===== Stored data =====

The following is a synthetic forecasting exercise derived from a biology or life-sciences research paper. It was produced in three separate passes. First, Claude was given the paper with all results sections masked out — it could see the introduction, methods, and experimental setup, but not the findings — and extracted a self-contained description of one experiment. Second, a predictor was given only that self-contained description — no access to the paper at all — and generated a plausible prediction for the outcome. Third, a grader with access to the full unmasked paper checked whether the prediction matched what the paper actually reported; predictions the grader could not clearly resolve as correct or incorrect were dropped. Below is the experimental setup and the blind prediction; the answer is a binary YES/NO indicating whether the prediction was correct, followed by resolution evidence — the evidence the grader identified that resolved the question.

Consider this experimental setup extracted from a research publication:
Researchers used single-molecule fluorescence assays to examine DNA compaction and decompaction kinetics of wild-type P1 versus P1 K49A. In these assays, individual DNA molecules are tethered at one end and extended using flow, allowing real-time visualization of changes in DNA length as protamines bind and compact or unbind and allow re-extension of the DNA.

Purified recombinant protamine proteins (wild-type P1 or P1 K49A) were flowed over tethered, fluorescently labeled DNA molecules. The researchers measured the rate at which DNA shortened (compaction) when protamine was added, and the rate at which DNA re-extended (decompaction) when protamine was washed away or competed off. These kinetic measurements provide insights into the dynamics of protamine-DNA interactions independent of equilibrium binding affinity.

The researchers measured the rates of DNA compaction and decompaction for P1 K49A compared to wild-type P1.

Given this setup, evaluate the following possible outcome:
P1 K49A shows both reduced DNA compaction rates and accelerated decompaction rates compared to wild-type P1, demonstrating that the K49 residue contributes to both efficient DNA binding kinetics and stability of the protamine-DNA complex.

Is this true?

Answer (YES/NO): YES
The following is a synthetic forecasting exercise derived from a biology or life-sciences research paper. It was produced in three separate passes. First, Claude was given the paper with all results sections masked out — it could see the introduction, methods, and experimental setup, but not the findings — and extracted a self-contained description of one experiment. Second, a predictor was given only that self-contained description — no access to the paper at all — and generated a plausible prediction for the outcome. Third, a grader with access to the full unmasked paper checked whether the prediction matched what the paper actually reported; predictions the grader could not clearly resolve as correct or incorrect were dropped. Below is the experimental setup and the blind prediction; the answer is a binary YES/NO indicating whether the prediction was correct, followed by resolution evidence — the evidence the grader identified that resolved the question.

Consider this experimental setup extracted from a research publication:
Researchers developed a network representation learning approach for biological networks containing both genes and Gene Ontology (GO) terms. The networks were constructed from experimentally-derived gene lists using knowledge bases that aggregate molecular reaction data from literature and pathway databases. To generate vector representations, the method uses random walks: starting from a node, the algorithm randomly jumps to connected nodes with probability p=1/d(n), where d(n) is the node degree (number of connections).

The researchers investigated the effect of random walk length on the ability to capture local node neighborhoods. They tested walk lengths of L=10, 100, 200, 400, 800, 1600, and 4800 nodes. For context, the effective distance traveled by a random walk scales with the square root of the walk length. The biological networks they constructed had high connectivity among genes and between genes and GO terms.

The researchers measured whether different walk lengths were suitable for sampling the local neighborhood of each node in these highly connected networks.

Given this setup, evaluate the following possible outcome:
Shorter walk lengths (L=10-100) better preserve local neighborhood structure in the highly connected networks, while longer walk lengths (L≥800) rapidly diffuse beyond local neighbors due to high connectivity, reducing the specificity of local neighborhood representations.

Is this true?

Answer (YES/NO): NO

=====

◆ Your instructions ◆
Print the first line of the records above and each line after it, exactly, through the line with "Researchers used single-molecule".

◆ Expected answer ◆
The following is a synthetic forecasting exercise derived from a biology or life-sciences research paper. It was produced in three separate passes. First, Claude was given the paper with all results sections masked out — it could see the introduction, methods, and experimental setup, but not the findings — and extracted a self-contained description of one experiment. Second, a predictor was given only that self-contained description — no access to the paper at all — and generated a plausible prediction for the outcome. Third, a grader with access to the full unmasked paper checked whether the prediction matched what the paper actually reported; predictions the grader could not clearly resolve as correct or incorrect were dropped. Below is the experimental setup and the blind prediction; the answer is a binary YES/NO indicating whether the prediction was correct, followed by resolution evidence — the evidence the grader identified that resolved the question.

Consider this experimental setup extracted from a research publication:
Researchers used single-molecule fluorescence assays to examine DNA compaction and decompaction kinetics of wild-type P1 versus P1 K49A. In these assays, individual DNA molecules are tethered at one end and extended using flow, allowing real-time visualization of changes in DNA length as protamines bind and compact or unbind and allow re-extension of the DNA.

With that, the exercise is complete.